● Dataset records:

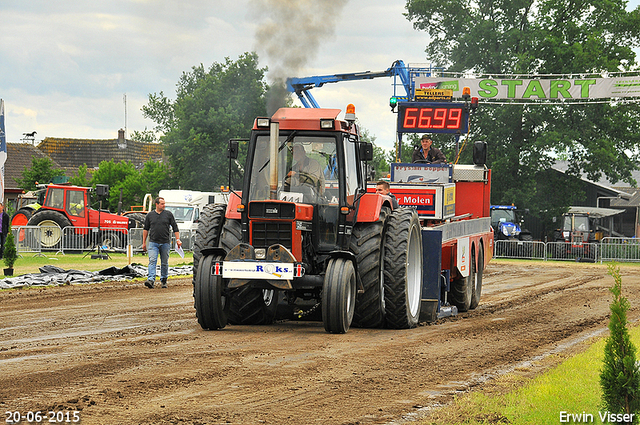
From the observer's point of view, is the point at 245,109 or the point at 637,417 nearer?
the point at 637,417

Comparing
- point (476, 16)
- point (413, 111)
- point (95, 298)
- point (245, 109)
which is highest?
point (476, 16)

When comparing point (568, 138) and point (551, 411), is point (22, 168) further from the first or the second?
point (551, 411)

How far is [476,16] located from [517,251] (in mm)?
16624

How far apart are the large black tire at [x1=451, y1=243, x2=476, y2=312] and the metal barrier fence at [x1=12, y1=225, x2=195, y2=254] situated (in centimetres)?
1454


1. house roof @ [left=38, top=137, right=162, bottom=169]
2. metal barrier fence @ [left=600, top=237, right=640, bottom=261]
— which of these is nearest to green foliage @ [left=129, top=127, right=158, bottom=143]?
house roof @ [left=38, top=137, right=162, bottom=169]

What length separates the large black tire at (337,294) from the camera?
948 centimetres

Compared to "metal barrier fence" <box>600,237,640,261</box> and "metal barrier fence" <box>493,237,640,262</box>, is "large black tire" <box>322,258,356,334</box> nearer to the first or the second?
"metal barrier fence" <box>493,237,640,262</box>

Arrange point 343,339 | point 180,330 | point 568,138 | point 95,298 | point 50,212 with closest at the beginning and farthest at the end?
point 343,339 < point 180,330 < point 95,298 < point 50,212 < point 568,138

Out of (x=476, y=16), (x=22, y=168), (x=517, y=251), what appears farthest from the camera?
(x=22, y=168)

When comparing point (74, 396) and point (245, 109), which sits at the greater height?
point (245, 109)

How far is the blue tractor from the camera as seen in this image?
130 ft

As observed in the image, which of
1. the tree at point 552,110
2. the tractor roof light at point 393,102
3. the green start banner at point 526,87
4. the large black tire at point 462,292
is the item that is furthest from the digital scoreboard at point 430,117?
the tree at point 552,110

● Work to complete: Put the material starting at the line that contains "1. house roof" and ending at the line that contains "top=127, right=158, bottom=143]?" into a Markdown table with the columns Row and Line, one numbered row per line, leaving out any blank lines.

● Solution:
| Row | Line |
|---|---|
| 1 | 1. house roof @ [left=38, top=137, right=162, bottom=169] |
| 2 | 2. metal barrier fence @ [left=600, top=237, right=640, bottom=261] |
| 3 | — which of these is nearest to green foliage @ [left=129, top=127, right=158, bottom=143]? |